In fact, the article referenced below shows that Obama is the #1 federal spending proposer in the Senate for '08; Clinton is #2.

Obama, a big-shot federal spender
Take the $4.6 billion for child-care centers and hospitals, for example. Thomas Jefferson, when discussing the Founder's division of federal and state government powers, noted that the Founders had trusted the states, not the federal government, with the care of people.
"Our citizens have wisely formed themselves into one nation as to others and several States as among themselves. To the united nation belong our external and mutual relations; to each State, severally, the care of our persons, (emphasized by Amendment10) our property, our reputation and religious freedom." --Thomas Jefferson: To Rhode Island Assembly, 1801. ME 10:262 http://tinyurl.com/onx4j
The people need to reconnect with the Founder's division of federal and state government powers. The people then need to wise up to the major problem that, since the days of FDR's dirty politics, Congress has not been operating with the restraints of the federal Constitution as evidenced by Congress's history of unauthorized federal spending.

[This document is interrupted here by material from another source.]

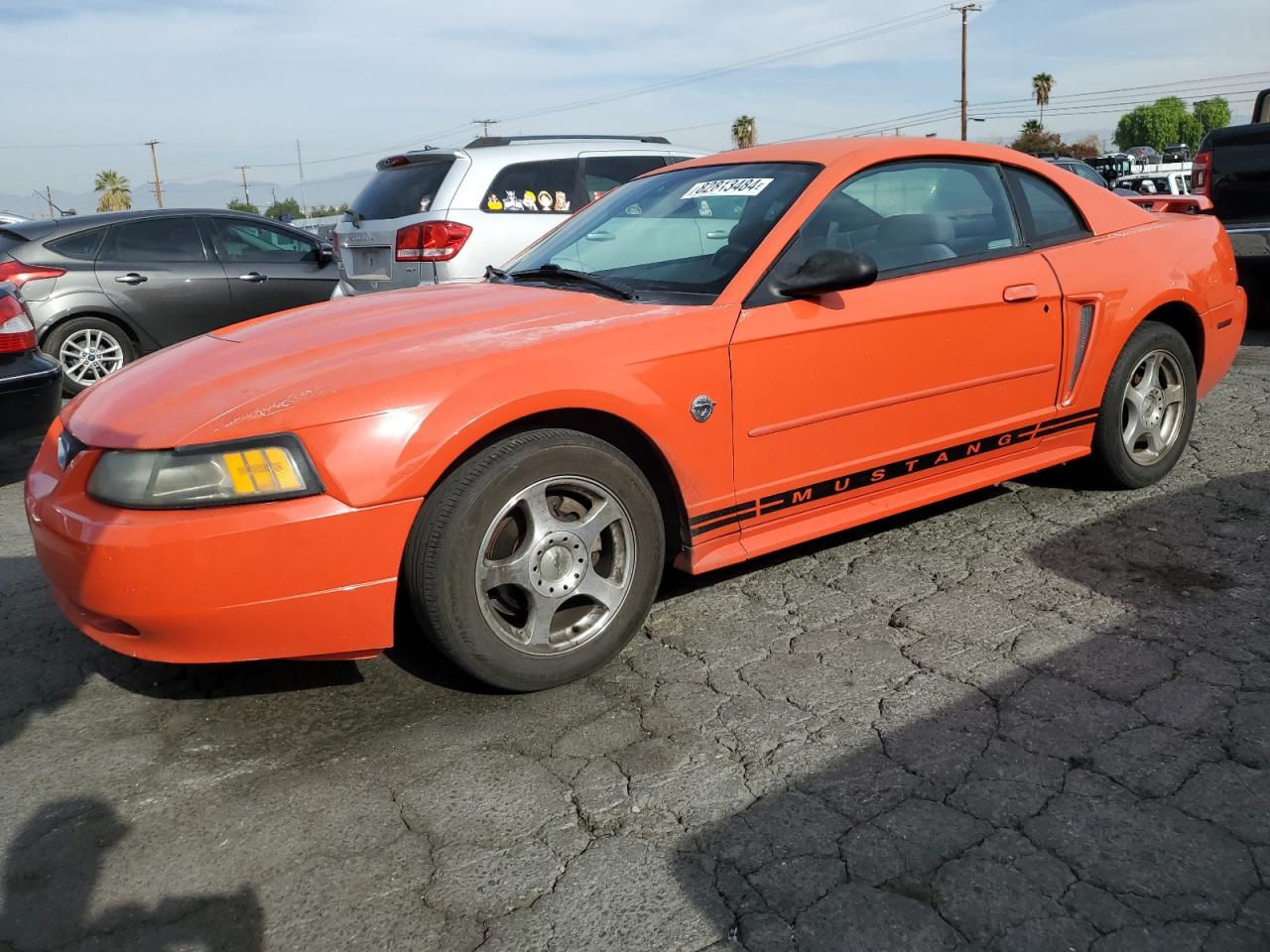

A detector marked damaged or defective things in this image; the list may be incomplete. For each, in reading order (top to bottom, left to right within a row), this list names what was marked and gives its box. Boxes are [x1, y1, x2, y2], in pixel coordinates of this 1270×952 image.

cracked asphalt pavement [2, 329, 1270, 952]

The bottom line is that the people need to get in the faces of big-shot, Constitution-ignoring members of Congress, demanding a stop to constitutionally unauthorized federal spending while appropriately lowering federal taxes - or get out of DC.

Lincoln put it this way.

"We the People are the rightful master of both congress and the courts - not to overthrow the Constitution, but to overthrow the men who pervert the Constitution." --Abraham Lincoln, Political debates between Lincoln and Douglas, 1858.